Segment Open

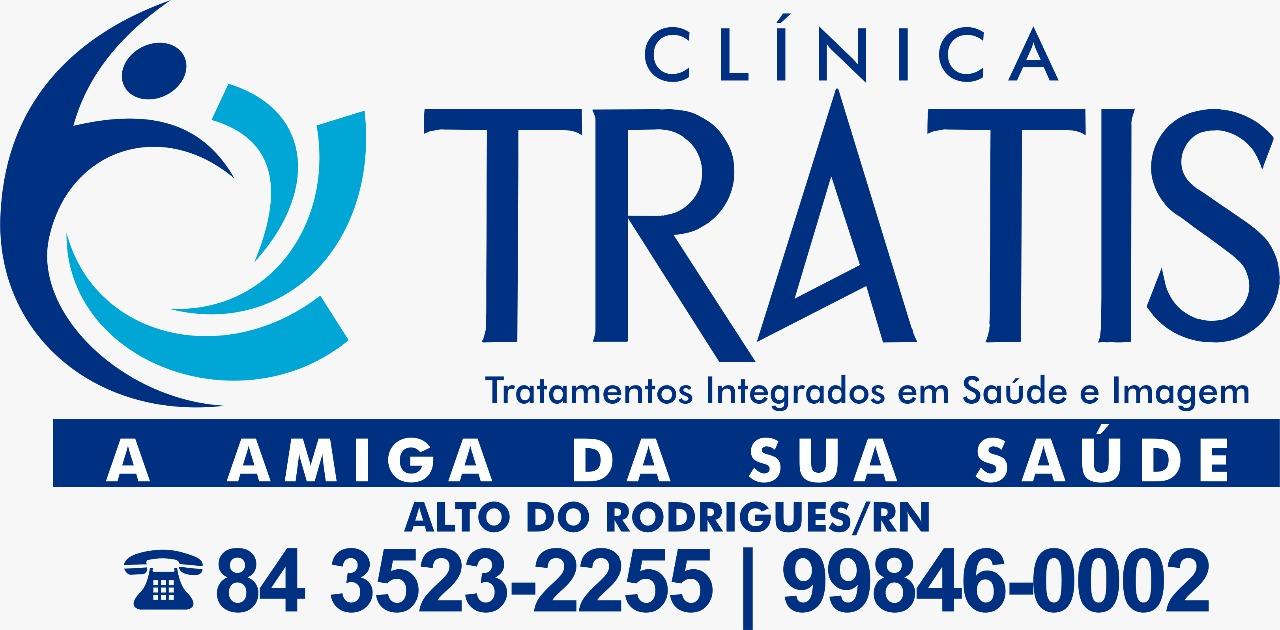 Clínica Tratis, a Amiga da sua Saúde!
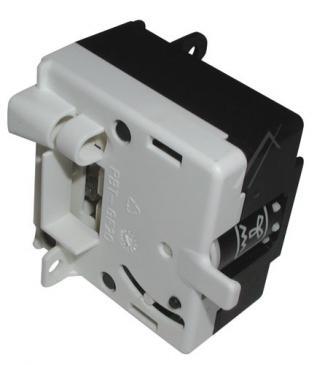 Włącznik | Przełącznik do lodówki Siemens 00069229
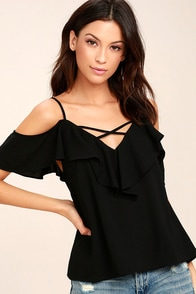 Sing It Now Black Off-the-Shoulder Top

Segment Closed

| What you need to do |
Print the material word for word without images.

| Task answer |
 Clínica Tratis, a Amiga da sua Saúde!
 Włącznik | Przełącznik do lodówki Siemens 00069229
 Sing It Now Black Off-the-Shoulder Top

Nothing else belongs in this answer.